**To do:**
Copy the lines below word for word, starting at the line with "From closest to farthest, arrange" and ending at the line with "Answer: the dog", including both of those lines.

**Given data:**

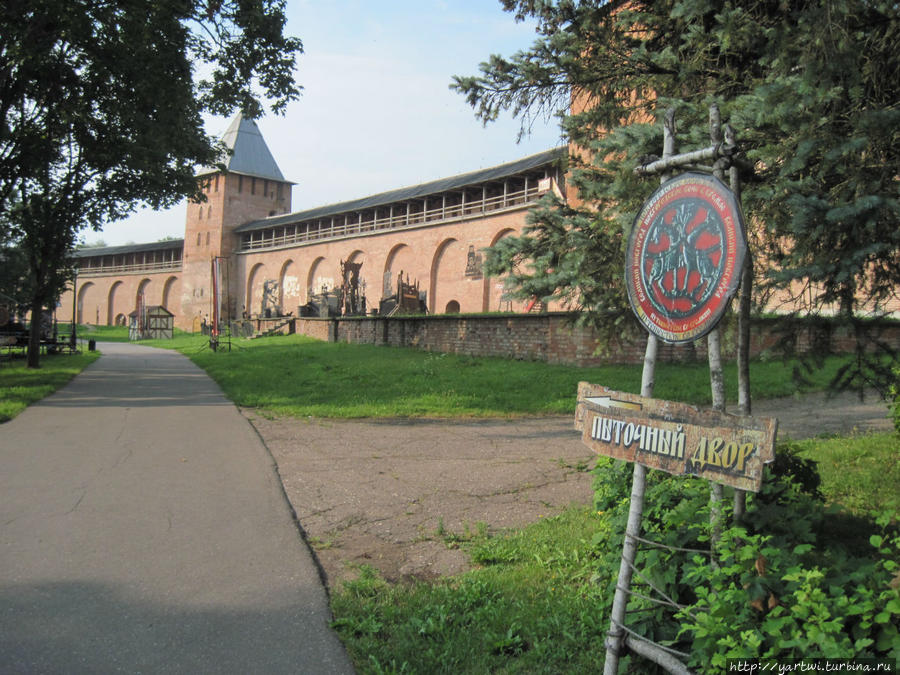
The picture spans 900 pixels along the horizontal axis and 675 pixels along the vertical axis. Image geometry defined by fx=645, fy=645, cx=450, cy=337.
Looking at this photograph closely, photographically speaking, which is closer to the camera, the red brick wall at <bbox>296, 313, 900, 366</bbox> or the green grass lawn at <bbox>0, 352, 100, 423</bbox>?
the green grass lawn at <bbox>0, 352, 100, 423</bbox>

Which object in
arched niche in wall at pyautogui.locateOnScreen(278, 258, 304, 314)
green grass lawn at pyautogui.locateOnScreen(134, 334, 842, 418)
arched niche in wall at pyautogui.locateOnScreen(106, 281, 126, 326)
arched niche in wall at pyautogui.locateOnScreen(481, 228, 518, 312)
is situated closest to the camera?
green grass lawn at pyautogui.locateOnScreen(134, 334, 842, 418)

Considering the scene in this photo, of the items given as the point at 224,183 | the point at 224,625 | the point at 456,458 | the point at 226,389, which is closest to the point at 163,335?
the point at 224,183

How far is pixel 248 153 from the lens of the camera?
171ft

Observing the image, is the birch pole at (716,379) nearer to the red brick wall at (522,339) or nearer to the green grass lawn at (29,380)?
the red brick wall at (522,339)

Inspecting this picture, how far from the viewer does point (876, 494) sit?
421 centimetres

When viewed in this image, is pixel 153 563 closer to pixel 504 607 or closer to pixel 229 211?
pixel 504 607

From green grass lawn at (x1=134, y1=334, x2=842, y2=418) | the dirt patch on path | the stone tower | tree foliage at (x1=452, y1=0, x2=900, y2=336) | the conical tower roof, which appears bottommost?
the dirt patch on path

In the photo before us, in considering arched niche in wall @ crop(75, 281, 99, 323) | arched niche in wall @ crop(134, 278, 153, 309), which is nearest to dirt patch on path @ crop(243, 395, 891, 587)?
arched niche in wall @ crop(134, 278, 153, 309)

==

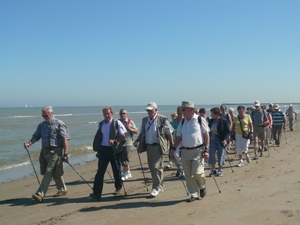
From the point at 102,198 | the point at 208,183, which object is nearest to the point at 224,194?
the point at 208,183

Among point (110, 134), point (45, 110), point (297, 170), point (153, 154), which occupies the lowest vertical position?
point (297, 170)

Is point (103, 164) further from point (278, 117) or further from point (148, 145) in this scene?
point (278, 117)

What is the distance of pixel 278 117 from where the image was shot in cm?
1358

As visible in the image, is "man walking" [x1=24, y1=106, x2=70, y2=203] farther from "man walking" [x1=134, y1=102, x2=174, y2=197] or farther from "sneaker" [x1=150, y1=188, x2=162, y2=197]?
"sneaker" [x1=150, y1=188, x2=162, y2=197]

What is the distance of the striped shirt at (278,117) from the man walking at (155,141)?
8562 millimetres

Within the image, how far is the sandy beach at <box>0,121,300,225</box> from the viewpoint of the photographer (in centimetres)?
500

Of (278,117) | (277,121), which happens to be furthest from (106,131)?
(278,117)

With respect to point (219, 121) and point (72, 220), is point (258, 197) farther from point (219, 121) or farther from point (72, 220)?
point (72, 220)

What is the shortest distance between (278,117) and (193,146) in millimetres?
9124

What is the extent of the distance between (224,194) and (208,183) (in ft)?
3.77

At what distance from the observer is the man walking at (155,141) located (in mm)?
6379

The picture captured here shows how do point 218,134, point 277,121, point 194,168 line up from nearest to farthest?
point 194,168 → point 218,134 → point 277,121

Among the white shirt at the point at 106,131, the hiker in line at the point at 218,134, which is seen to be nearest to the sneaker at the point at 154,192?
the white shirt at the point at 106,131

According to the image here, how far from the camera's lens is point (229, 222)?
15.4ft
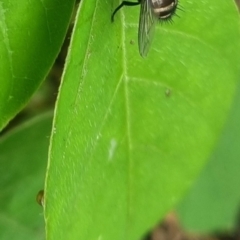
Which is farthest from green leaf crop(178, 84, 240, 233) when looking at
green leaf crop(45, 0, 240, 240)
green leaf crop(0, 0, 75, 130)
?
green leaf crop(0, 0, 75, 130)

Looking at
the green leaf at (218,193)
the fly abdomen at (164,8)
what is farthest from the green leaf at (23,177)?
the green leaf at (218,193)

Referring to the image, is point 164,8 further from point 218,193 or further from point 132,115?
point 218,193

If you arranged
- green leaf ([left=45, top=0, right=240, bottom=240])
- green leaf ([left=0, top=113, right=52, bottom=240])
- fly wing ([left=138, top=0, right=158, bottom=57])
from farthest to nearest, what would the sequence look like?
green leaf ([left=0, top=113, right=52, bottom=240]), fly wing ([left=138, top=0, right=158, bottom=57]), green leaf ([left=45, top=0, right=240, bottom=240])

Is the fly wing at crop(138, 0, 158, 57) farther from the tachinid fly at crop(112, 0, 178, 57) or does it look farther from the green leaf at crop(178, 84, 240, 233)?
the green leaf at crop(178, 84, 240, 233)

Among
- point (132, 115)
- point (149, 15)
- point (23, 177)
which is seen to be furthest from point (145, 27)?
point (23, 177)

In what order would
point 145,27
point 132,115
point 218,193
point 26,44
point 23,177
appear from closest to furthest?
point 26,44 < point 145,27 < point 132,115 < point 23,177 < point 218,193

...

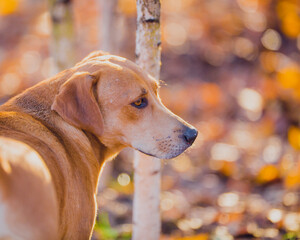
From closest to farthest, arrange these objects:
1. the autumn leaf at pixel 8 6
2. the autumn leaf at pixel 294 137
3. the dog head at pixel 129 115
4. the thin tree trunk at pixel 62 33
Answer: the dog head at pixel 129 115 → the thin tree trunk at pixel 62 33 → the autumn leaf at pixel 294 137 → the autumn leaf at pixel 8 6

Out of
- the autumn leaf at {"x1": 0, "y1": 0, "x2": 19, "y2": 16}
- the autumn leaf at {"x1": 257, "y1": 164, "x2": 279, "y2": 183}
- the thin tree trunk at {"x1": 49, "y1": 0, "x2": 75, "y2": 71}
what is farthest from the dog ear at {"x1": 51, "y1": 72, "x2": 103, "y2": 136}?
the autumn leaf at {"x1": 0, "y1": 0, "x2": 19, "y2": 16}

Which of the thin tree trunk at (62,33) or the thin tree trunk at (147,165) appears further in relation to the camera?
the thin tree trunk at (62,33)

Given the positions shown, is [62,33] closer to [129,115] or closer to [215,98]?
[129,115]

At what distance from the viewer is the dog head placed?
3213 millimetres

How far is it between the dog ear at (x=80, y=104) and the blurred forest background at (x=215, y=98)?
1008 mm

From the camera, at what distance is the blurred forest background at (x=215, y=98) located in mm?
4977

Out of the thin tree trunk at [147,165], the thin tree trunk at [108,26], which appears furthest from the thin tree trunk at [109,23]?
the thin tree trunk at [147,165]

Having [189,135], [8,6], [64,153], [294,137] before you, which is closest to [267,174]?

**Finished exercise:**
From closest to farthest, arrange these objects:
1. the autumn leaf at pixel 8 6
2. the autumn leaf at pixel 294 137
3. the dog head at pixel 129 115
4. the thin tree trunk at pixel 62 33
Answer: the dog head at pixel 129 115 → the thin tree trunk at pixel 62 33 → the autumn leaf at pixel 294 137 → the autumn leaf at pixel 8 6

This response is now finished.